**Collection entries:**
:::

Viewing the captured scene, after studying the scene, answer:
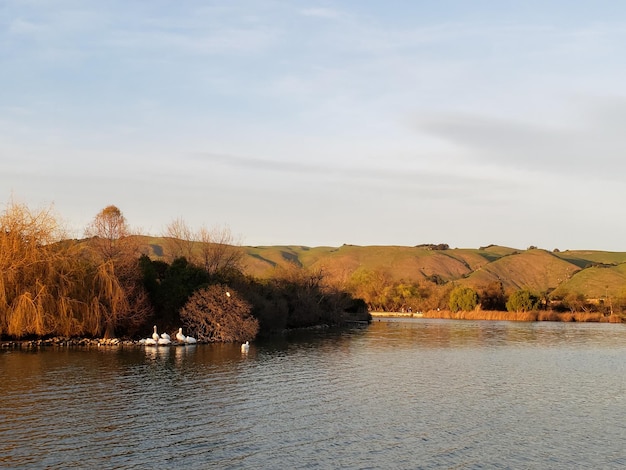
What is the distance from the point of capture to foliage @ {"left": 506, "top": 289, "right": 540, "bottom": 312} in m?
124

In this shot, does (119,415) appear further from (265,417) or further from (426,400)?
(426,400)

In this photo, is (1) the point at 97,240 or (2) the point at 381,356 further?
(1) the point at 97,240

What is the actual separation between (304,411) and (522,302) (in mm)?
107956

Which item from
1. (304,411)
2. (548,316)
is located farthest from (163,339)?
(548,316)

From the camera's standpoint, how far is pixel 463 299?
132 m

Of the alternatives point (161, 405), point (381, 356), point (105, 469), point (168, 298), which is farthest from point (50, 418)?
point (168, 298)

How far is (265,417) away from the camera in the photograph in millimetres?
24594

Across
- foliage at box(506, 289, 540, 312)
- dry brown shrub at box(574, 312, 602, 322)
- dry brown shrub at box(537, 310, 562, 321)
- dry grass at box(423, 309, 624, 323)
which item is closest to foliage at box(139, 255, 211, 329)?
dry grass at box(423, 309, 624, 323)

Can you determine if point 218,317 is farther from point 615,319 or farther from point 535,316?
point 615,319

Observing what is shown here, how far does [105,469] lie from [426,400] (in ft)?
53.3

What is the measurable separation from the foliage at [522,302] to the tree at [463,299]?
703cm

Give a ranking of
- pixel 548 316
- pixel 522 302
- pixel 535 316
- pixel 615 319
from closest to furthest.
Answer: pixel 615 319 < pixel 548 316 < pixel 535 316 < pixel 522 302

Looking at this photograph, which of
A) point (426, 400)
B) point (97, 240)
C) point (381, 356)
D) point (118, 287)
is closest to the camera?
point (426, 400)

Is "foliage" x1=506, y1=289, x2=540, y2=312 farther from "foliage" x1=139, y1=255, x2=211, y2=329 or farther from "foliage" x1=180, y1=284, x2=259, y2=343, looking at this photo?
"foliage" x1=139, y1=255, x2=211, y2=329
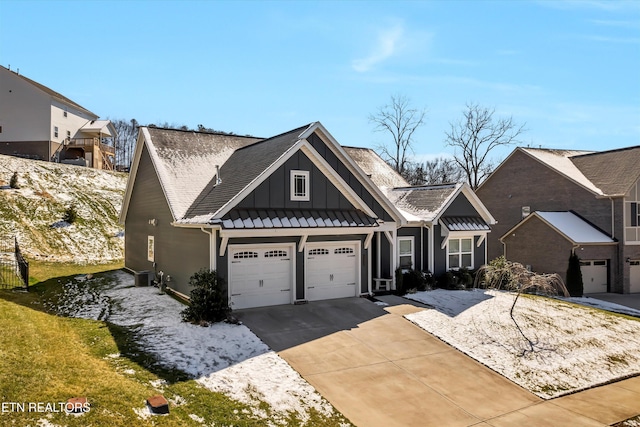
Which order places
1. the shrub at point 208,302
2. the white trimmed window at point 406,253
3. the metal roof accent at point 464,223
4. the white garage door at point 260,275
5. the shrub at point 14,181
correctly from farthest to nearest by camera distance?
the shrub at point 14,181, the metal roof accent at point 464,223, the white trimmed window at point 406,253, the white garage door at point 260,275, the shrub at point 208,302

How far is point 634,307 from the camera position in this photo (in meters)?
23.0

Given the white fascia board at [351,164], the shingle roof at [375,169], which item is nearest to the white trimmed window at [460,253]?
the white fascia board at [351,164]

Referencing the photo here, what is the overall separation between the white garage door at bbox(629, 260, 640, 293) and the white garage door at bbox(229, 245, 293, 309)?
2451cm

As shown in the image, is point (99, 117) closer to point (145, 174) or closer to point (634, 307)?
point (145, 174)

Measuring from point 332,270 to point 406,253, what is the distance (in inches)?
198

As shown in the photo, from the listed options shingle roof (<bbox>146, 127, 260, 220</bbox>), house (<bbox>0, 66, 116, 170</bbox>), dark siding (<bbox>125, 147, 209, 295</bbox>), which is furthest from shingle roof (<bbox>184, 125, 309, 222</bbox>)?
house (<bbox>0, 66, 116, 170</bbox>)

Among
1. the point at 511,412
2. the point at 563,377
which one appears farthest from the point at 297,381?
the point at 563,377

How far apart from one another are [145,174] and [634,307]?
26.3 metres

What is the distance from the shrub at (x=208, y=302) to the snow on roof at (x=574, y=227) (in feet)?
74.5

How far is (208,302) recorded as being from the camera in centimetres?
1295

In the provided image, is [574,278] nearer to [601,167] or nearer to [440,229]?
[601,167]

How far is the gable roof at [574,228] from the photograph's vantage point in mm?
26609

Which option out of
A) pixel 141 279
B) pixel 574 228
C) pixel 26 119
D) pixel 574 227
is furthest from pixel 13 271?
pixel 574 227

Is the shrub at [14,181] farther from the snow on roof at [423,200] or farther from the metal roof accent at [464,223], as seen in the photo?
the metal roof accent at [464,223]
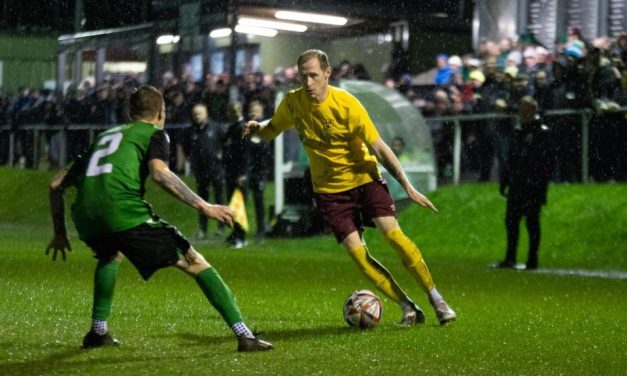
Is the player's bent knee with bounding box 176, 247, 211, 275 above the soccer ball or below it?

:::

**What to work on:**
Give all the entries again exactly, dropping each picture.

**Exercise result:**
Viewing the captured scene, after studying the scene, answer:
What is the distance from the point of capture to foliage @ {"left": 506, "top": 289, "right": 540, "bottom": 312} in m?
124

In this shot, does (119,415) appear further from (265,417) or further from (426,400)?
(426,400)

In this photo, is (1) the point at 97,240 or (2) the point at 381,356 further?
(1) the point at 97,240

What is the actual separation between (304,411) and (522,302) (in mm)?
107956

Which item from
1. (304,411)
2. (548,316)
is located farthest from (163,339)?
(548,316)

From the camera's standpoint, how far is pixel 463 299?
132 m

Of the alternatives point (161, 405), point (381, 356), point (105, 469), point (168, 298), which is farthest from point (50, 418)?
point (168, 298)

How far is (265,417) away from the camera in the photograph in millimetres?
24594

Across
- foliage at box(506, 289, 540, 312)
- dry brown shrub at box(574, 312, 602, 322)
- dry brown shrub at box(537, 310, 562, 321)
- dry grass at box(423, 309, 624, 323)
which item is closest to foliage at box(139, 255, 211, 329)?
dry grass at box(423, 309, 624, 323)

Can you determine if point 218,317 is farther from point 615,319 or farther from point 535,316?
point 615,319

Observing what is shown here, how far does [105,469] lie from [426,400] (in ft)?
53.3

What is the measurable separation from the foliage at [522,302] to the tree at [463,299]?
703cm

Give a ranking of
- pixel 548 316
- pixel 522 302
- pixel 535 316
- pixel 615 319
from closest to furthest.
Answer: pixel 615 319 < pixel 548 316 < pixel 535 316 < pixel 522 302

Looking at this photograph, which of
A) point (426, 400)
B) point (97, 240)
C) point (381, 356)
D) point (118, 287)
is closest to the camera?
point (426, 400)

Is "foliage" x1=506, y1=289, x2=540, y2=312 farther from "foliage" x1=139, y1=255, x2=211, y2=329 or farther from "foliage" x1=180, y1=284, x2=259, y2=343, looking at this photo?
"foliage" x1=139, y1=255, x2=211, y2=329
Which order places
1. the shrub at point 208,302
2. the white trimmed window at point 406,253
3. the metal roof accent at point 464,223
4. the white garage door at point 260,275
5. the shrub at point 14,181
correctly from farthest to nearest by camera distance?
the shrub at point 14,181, the metal roof accent at point 464,223, the white trimmed window at point 406,253, the white garage door at point 260,275, the shrub at point 208,302

How far is point 634,307 from the camera position in this photo (in meters)?
23.0

Given the white fascia board at [351,164], the shingle roof at [375,169], which item is nearest to the white trimmed window at [460,253]?
the white fascia board at [351,164]

Referencing the photo here, what is the overall separation between the white garage door at bbox(629, 260, 640, 293) and the white garage door at bbox(229, 245, 293, 309)?
2451cm

As shown in the image, is point (99, 117) closer to point (145, 174) or closer to point (634, 307)?
point (145, 174)

Measuring from point 332,270 to point 406,253, what is the distance (in inches)?
198

As shown in the photo, from the listed options shingle roof (<bbox>146, 127, 260, 220</bbox>), house (<bbox>0, 66, 116, 170</bbox>), dark siding (<bbox>125, 147, 209, 295</bbox>), which is furthest from shingle roof (<bbox>184, 125, 309, 222</bbox>)?
house (<bbox>0, 66, 116, 170</bbox>)

Among
1. the point at 511,412
2. the point at 563,377
which one appears farthest from the point at 297,381?
the point at 563,377

How far apart from one another are [145,174] and [634,307]?
26.3 metres

What is the distance from the shrub at (x=208, y=302) to the snow on roof at (x=574, y=227) (in feet)?
74.5

How far is (208,302) recorded as being from the camera in centimetres?
1295

In the provided image, is [574,278] nearer to [601,167] or nearer to [440,229]?
[601,167]

How far is the gable roof at [574,228] from the photograph's vantage point in mm?
26609

Which option out of
A) pixel 141 279
B) pixel 574 228
C) pixel 26 119
D) pixel 574 227
is furthest from pixel 13 271?
pixel 574 227

Is the shrub at [14,181] farther from the snow on roof at [423,200] or farther from the metal roof accent at [464,223], as seen in the photo?
the metal roof accent at [464,223]
Is the player's bent knee with bounding box 176, 247, 211, 275 above the soccer ball or below it?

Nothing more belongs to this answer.